#### Document section
------------
1. Balance studies have been made on three dogs before and after adrenalectomy, performed in two stages.

2. It has been shown that the sodium concentration of the blood decreases in adrenalectomized dogs, as is true in patients suffering from Addison's disease and in cats experimentally adrenalectomized.

3. There are also decreases in the chloride and bicarbonate concentrations which together are approximately equivalent to the decrease in sodium.

4. An increase in the potassium concentration of the blood occurs after adrenalectomy, as reported in other studies. There is no obvious correlation of this change with changes in potassium balances.

5. The balance studies show a striking loss of sodium from the body during the development of adrenal insufficiency. This loss of Na results from an increased excretion of sodium in the urine and is not complicated by loss of base as a result of vomiting or diarrhea.

6. Following adrenalectomy, both the total amount of sodium and its concentration in the urine are markedly increased. This increase in concentration of sodium occurs in spite of an augmented urine volume.

7. The behavior of the chloride ion following adrenalectomy parallels that of the sodium ion, but the loss is not equivalent.

8. During the period of accumulation of non-protein nitrogen in the blood, the rate of water excretion by the kidney is even greater than before removal of the adrenal glands.

9. The possibility of a regulatory effect of the adrenal glands upon sodium metabolism and renal function has been discussed.
------------
#### What to do
a) According to the adrenalectomy summary, why did the dogs lose sodium from the body as adrenal insufficiency developed? Answer in one to three sentences.
b) Summarize the adrenalectomy summary in two sentences.
The entries have no connection to the adrenalectomy summary.

#### Records provided
------------
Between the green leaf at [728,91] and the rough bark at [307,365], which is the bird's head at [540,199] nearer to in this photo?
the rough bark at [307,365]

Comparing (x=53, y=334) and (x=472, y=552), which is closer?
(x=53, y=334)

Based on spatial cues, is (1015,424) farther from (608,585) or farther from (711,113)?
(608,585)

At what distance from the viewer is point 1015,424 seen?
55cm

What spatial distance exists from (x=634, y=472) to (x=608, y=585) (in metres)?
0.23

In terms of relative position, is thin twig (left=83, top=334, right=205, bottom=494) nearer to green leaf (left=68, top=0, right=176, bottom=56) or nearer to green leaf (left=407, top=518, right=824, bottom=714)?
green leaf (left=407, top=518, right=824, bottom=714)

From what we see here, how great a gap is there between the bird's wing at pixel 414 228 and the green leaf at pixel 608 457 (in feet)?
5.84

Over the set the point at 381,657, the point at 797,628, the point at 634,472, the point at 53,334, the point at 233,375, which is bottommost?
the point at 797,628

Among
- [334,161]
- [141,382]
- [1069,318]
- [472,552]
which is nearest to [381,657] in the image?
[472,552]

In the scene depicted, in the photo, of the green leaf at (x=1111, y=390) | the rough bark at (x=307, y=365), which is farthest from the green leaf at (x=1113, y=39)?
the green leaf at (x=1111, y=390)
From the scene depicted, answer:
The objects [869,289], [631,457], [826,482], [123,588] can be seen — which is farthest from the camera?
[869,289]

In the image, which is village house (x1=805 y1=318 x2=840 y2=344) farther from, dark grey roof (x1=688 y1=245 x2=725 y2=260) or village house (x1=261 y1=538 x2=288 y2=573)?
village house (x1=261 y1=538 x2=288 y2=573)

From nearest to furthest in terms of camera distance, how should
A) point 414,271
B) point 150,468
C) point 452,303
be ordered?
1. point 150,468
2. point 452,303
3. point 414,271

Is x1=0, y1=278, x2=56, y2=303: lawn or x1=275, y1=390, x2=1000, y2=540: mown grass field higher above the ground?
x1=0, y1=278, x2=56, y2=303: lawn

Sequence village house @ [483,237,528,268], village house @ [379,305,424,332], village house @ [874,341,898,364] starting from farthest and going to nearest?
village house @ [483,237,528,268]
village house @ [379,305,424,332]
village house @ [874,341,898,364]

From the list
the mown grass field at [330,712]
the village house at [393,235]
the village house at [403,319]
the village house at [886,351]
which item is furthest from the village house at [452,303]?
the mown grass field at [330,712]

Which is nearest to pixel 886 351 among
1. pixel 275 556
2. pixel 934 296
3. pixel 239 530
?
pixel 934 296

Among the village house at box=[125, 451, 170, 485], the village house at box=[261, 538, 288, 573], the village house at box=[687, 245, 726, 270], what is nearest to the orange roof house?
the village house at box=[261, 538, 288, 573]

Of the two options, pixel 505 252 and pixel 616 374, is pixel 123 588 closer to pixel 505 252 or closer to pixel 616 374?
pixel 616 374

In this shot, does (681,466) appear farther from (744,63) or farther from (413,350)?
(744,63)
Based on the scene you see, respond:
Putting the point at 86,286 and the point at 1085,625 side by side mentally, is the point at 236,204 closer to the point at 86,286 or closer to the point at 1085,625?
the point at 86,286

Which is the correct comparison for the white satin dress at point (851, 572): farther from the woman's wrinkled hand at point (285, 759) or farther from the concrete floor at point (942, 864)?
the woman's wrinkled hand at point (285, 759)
------------
#### Task-by-task results
a) The sodium loss resulted from increased excretion of sodium in the urine. It was not complicated by loss of base through vomiting or diarrhea.

b) Balance studies on three dogs before and after a two-stage adrenalectomy showed that blood sodium, chloride and bicarbonate concentrations fell while blood potassium rose. The dogs lost a striking amount of sodium through increased urinary excretion, with both the total amount and the concentration of sodium in the urine markedly increased despite a larger urine volume.